For these nurses, nothing about this is academic, grist for political candidates, or for headlines about social distancing, or empty restaurants, or nearly vacant office towers.
And don’t tell them that it’s all going to float away some day like a bad dream.
"Some people would be just going out, acting normal as if things weren’t happening,'' Campbell said. "It’s just frustrating. You hear about COVID deniers. And that’s just so frustrating being on this side of it and then seeing people kind of downplaying it
"Everyone that I know personally who had had COVID has done OK. But we’ve seen the side of it that is very not OK. So it’s very hard.''
For Hertello, the disease came too close and may have breached her efforts to defeat it.
She tested negative in April after she displayed symptoms of the disease. But then she experienced backaches and a headache. A slight cough and a low-grade fever. She lost her sense of smell and of taste.
"It was just a mild case, thank God,'' she said.
They have stopped predicting when normalcy will return. Or what it will look like when it does.
The pandemic has taught them lessons that they don’t — and really can’t — teach you in nursing school.
"You get more comfortable with how to speak with the families,'' Campbell said. "That’s something you learn in your career as you encounter death more. What do you do to comfort them? Sometimes it’s just silence. You just kind of feel it out.
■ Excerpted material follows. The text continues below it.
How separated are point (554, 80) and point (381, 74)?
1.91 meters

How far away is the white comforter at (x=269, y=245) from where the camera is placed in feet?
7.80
But, definitely, I was far more uncomfortable at the beginning of my career 10 years ago than I would be now.
"But it’s never less emotional.''
How could it be? Few of us have jobs that take us so close to something so profound. And something so profoundly sad.
Like being in the room when a husband and his wife say their final goodbyes.
"How do you know what to say?'' asked Campbell. "So much runs through your mind.
"The husband was not yet intubated but he said, ‘I want to talk to my wife for the last time because I know I’m not going to be alive off the ventilator.’ He was right. And we were frantically trying to get his wife on Facetime and she wasn’t answering.
"And he was decompensating very quickly. And they wanted to intubate him right away. But I’m like, ‘No. We need to get her.’ I’m calling the daughter to try to get her mother because I could feel it. And I knew how important that conversation was going to be. And, finally getting her on there, they just kept saying: ‘I love you. I love you. I love you. I wish I could be with you.’
"It’s very hard.''
A deeply personal piece of the pandemic.
All now part of Casey Hertello’s and Katlyn Campbell’s daily work.
It’s the kind of work that makes this part of their still-young careers something they will always carry with them.